Istruzione ▸
Individua nel materiale qui sotto ogni riga che contiene la parola "closer" e ricopiala per intero.

Dati del compito ▸
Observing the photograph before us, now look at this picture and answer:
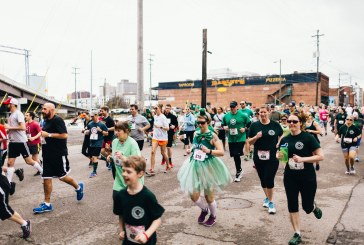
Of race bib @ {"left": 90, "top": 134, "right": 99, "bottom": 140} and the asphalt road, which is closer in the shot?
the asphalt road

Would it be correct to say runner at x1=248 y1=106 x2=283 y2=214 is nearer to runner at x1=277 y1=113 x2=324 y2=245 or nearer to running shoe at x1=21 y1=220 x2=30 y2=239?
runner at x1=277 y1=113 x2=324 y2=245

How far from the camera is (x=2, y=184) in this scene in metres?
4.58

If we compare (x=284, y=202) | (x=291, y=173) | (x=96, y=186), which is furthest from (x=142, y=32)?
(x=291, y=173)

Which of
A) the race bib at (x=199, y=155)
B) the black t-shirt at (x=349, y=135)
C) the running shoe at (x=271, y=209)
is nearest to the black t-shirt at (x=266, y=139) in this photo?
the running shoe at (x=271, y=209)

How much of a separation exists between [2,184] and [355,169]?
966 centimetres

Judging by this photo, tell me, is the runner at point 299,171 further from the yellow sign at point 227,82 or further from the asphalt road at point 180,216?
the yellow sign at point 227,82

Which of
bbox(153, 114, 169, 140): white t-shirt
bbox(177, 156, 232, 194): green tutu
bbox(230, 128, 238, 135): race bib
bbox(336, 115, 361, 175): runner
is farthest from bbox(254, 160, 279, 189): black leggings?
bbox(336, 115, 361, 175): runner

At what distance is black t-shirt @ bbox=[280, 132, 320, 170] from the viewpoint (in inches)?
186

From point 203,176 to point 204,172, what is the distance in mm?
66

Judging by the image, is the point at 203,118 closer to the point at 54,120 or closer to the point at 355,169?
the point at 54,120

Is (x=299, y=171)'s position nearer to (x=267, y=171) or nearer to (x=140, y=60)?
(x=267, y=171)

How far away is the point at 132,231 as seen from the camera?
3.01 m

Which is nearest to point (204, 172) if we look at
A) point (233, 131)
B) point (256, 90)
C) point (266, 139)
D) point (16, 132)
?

---

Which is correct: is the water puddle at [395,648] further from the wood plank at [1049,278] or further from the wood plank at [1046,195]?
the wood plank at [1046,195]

---

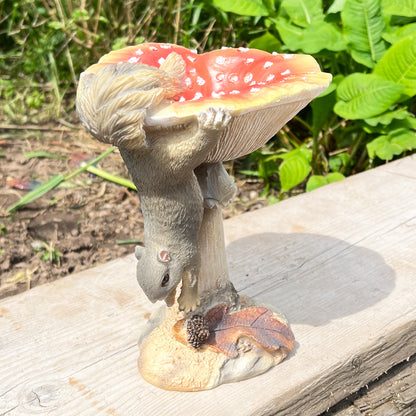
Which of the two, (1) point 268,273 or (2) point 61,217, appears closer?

Risposta qui sotto ▸
Of race bib @ {"left": 90, "top": 134, "right": 99, "bottom": 140} and the asphalt road, which is closer in the shot?
Judging by the image, is the point at 203,118 closer to the point at 54,120 or closer to the point at 355,169?
Which of the two, (1) point 268,273 or (2) point 61,217, appears closer?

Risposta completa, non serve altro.